支払遅延は取引先との信頼関係に影響するだけでなく、場合によっては遅延損害金が発生することもあります。
2. 二重払いが発生する
複数の担当者が請求書を扱う場合、「誰かが処理しただろう」と思い込んでしまうことがあります。
その結果、実際には未処理だったり、逆に別々の担当者が同じ請求書を支払ってしまったりするケースも考えられます。
特に、メール添付の請求書と紙の請求書が混在している場合は注意が必要です。
3. 支払予定が見えにくい
経営者や管理者から「来月はいくら支払いがありますか」と聞かれた際、複数のExcelファイルや請求書を確認しなければ回答できない、ということはないでしょうか。

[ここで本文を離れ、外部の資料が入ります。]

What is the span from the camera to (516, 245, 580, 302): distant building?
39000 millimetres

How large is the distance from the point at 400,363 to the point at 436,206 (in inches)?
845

支払予定が一覧で把握できていないと、資金繰り(お金の出入りの見通し)の精度にも影響が出てきます。
4. 担当者依存になりやすい
長年担当している社員の経験や記憶に頼った運用では、その担当者が不在の際に業務が滞る可能性があります。
「この取引先は毎月こう処理する」といった暗黙のルールは、意外と社内で共有されていないものです。
5. 転記ミスが発生する
紙の請求書を見ながらExcelに入力し、さらにインターネットバンキングへ手入力する。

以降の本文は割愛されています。